As for a rogue state like North Korea, they will launch a missile at the United States for their own reasons, and not because it will be a Minuteman or a GBSD that will turn the Hermit Kingdom into radioactive slag.

What does make more sense is the obsolescence issue for missiles that date back to the Nixon and Brezhnev era.

The Sarmat is supposed to replace Russia’s aging 1970s RS-36M2 missiles. Think it’s hard to get parts for a fifty-year-old car or refrigerator, or MS-DOS software to play on your Windows 10 computer?

The US ICBM force was built with a lot of custom parts that aren’t built anymore.

Notoriously, a special wrench was needed to install nuclear warheads on America’s 450 Minuteman III missiles: there was only one tool kit that had the wrench, which had to be FedExed from base to base, Peck writes.
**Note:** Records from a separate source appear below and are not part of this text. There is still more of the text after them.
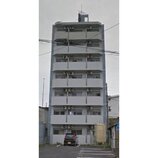 キャッスルミニ神宮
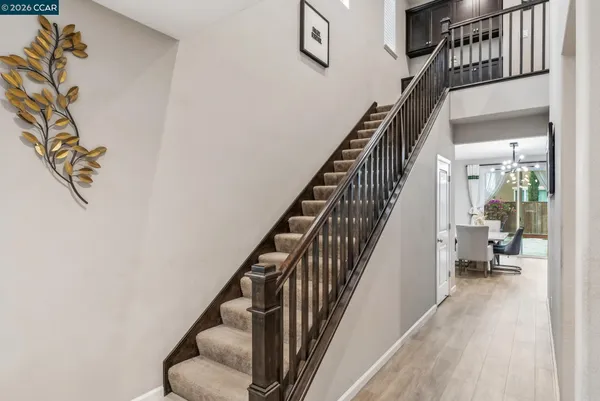 $850,000 | 813 Stickney Way, Oakley, CA 94561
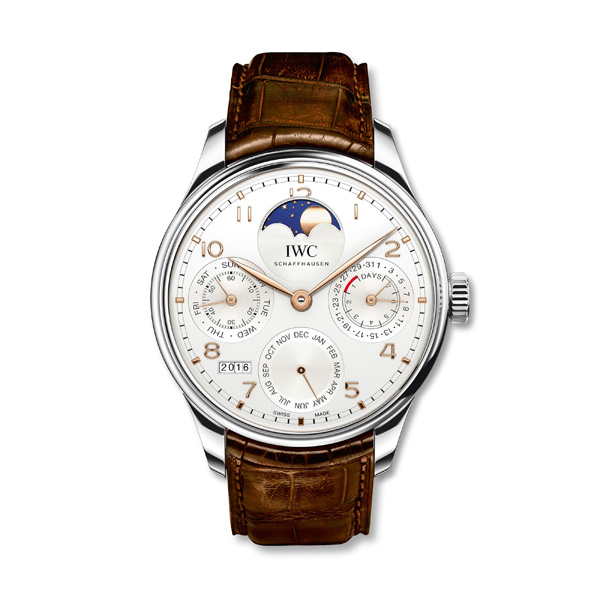IWC�f(w��n)��(gu��)���Ƴ�������ϵ���f(w��n)��v���Ϻ��؄e�桱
And let us not forget, each SSBN submarine, which make up the sea-based leg of the US nuclear triad, is armed with up to 24 Trident II submarine-launched ballistic missiles (SLBM) with MIRV warheads that can be accurately delivered to selected targets from almost anywhere in the world’s oceans.

And the US Navy has a lot SSBN submarines. Just one of those subs, could devastate the Chinese or Russian continent.
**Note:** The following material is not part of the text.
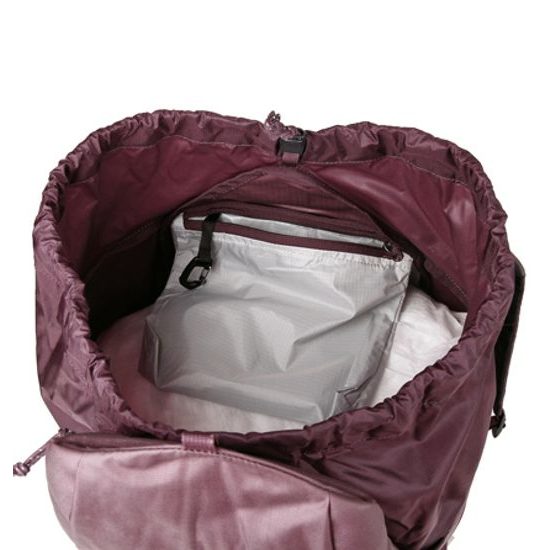 Batoh Blue Ice Warthog 30l winetasting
The most flexible leg of the triad consists of 46 nuclear-capable B-52H Stratofortress and 20 B-2A Spirit aircraft, capable of providing massive firepower in a short time anywhere on the globe … even through the most advanced defenses.

Which brings us back to Dr. Strangelove — a classic apocalyptic film that depicted a rogue general, sending a B-52 wing against the Soviet Union.

Officials said then, it couldn’t happen. But we know it could.

Just like we know Churchill liked his cigars.

Perhaps it was inevitable that new missiles would be needed once the old ones became unreliable or too expensive to maintain. Nonetheless, there are promising technologies other than big, silo-based ICBMs, such as hypersonic weapons, Peck writes.

Meanwhile, China is buffing its conventional military capabilities in the Pacific.

Russia is waging a hybrid mixture of conventional and unconventional warfare — it can fire hypersonic weapons from submarines. And they can’t be stopped.

Does America really need to spend billions on new ICBMs?